==== Data supplied ====

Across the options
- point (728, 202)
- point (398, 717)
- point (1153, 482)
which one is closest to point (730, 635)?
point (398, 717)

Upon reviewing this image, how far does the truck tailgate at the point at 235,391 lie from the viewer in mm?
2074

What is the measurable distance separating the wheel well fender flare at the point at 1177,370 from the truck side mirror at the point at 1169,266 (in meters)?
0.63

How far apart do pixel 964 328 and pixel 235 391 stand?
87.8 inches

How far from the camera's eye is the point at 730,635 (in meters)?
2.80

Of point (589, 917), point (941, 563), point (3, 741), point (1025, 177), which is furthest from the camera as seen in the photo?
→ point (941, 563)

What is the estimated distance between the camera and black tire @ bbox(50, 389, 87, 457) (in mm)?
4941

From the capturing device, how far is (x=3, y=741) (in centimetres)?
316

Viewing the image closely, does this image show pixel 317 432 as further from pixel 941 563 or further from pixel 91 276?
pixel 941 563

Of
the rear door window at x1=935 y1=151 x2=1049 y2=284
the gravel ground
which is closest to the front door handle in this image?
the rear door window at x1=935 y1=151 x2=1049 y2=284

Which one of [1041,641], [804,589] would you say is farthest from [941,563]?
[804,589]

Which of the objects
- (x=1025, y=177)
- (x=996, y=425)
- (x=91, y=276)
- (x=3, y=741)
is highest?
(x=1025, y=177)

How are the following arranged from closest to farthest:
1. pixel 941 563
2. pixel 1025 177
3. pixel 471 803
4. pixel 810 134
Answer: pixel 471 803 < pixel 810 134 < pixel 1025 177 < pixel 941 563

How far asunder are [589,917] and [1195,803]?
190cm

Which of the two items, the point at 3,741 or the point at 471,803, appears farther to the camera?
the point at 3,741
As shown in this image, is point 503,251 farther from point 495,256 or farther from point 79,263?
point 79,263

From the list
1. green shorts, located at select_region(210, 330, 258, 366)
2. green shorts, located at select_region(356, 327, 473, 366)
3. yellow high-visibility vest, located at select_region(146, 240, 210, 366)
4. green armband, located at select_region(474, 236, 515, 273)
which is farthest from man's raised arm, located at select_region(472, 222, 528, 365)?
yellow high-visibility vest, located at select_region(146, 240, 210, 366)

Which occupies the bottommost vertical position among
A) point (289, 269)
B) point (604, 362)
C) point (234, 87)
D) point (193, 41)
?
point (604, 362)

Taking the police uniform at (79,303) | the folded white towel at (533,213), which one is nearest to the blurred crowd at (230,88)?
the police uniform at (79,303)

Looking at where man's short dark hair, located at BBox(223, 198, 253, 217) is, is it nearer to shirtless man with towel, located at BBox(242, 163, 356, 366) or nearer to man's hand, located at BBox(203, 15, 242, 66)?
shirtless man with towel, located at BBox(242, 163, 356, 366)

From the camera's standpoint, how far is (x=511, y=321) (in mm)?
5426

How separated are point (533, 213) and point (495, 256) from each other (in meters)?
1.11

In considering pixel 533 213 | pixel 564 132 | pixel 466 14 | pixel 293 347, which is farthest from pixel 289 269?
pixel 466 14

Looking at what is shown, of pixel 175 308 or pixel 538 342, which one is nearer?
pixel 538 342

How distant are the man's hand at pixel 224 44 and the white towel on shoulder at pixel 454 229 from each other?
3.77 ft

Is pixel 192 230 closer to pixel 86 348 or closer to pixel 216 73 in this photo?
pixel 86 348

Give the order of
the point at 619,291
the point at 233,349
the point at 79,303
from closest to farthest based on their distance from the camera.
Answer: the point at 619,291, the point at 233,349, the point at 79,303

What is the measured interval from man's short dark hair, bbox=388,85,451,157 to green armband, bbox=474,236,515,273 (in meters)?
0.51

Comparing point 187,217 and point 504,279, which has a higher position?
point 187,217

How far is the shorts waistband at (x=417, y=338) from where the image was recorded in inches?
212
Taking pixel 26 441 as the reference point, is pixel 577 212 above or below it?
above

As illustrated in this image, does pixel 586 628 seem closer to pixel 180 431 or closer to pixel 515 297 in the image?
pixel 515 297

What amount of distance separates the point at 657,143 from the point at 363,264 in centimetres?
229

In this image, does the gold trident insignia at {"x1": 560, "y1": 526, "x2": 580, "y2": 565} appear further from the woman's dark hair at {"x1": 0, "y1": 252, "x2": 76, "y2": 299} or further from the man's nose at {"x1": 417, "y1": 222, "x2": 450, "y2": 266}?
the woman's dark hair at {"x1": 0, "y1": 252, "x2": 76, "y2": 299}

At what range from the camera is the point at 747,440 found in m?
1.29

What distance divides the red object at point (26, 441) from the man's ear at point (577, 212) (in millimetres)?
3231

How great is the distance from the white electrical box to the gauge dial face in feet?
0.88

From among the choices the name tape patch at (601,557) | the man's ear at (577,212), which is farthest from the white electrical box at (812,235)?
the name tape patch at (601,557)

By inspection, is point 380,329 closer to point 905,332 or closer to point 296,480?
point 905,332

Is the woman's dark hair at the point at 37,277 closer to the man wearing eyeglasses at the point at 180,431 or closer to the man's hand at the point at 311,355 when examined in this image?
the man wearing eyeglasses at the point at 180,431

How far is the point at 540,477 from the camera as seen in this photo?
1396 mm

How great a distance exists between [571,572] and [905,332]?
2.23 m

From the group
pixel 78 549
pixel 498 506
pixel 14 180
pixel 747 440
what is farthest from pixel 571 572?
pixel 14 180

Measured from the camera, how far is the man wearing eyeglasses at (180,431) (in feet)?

====

▶ Brief: Copy, character for character, the lines from the line that holds "At what range" through the final line of the records above.

▶ Response:
At what range from the camera is the point at 747,440 found in m?
1.29

What distance divides the red object at point (26, 441) from the man's ear at point (577, 212) (in millimetres)?
3231

How great is the distance from the white electrical box to the gauge dial face in feet?
0.88

From among the choices the name tape patch at (601,557) | the man's ear at (577,212), which is farthest from the white electrical box at (812,235)?
the name tape patch at (601,557)

By inspection, is point 380,329 closer to point 905,332 or closer to point 296,480?
point 905,332

Is the woman's dark hair at the point at 37,277 closer to the man wearing eyeglasses at the point at 180,431 or closer to the man's hand at the point at 311,355 when examined in this image?
the man wearing eyeglasses at the point at 180,431

How far is the point at 540,477 from the camera as seen in this photo?
1396 mm

How great a distance exists between [571,572] and [905,332]?
2.23 m

From the group
pixel 78 549
pixel 498 506
pixel 14 180
pixel 747 440
what is farthest from pixel 571 572?
pixel 14 180

Measured from the camera, how far is the man wearing eyeglasses at (180,431) (in feet)?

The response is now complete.